WHAT YOU NEED TO DO:
Omit all pictures and transcribe only the lines in the entries below that run from the line with "Pochette secours kit" through the line with "Pumpkin_Cranberry_Bars".

RECORDS TO USE:
★ ★ ★ ★ ★
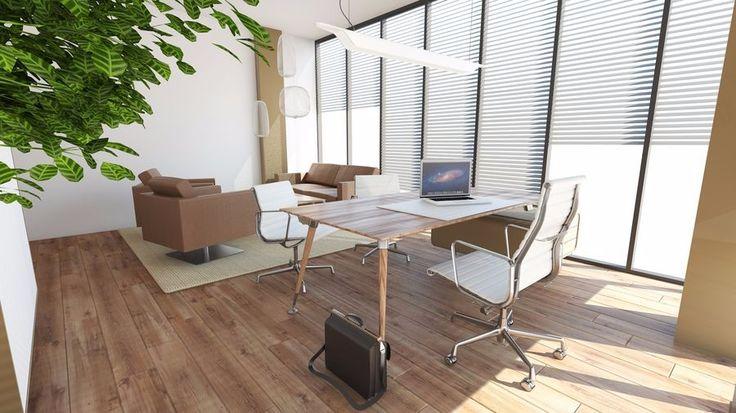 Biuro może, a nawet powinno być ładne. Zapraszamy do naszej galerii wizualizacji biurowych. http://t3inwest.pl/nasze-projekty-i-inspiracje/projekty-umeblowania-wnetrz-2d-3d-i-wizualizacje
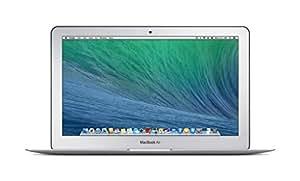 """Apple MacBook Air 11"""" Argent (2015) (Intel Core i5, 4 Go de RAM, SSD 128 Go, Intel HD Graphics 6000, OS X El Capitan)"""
★ ★ ★ ★ ★
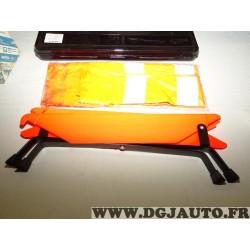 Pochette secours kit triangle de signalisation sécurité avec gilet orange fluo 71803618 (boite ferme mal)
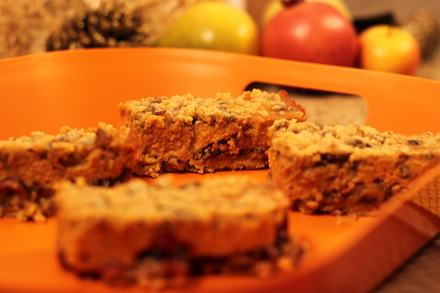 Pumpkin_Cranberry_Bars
★ ★ ★ ★ ★
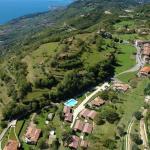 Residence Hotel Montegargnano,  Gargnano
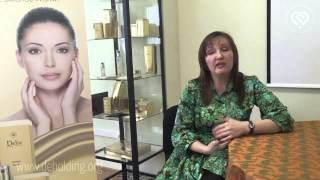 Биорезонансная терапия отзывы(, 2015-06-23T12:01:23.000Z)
★ ★ ★ ★ ★
SOLUTION TO THIS TASK:
 Pochette secours kit triangle de signalisation sécurité avec gilet orange fluo 71803618 (boite ferme mal)
 Pumpkin_Cranberry_Bars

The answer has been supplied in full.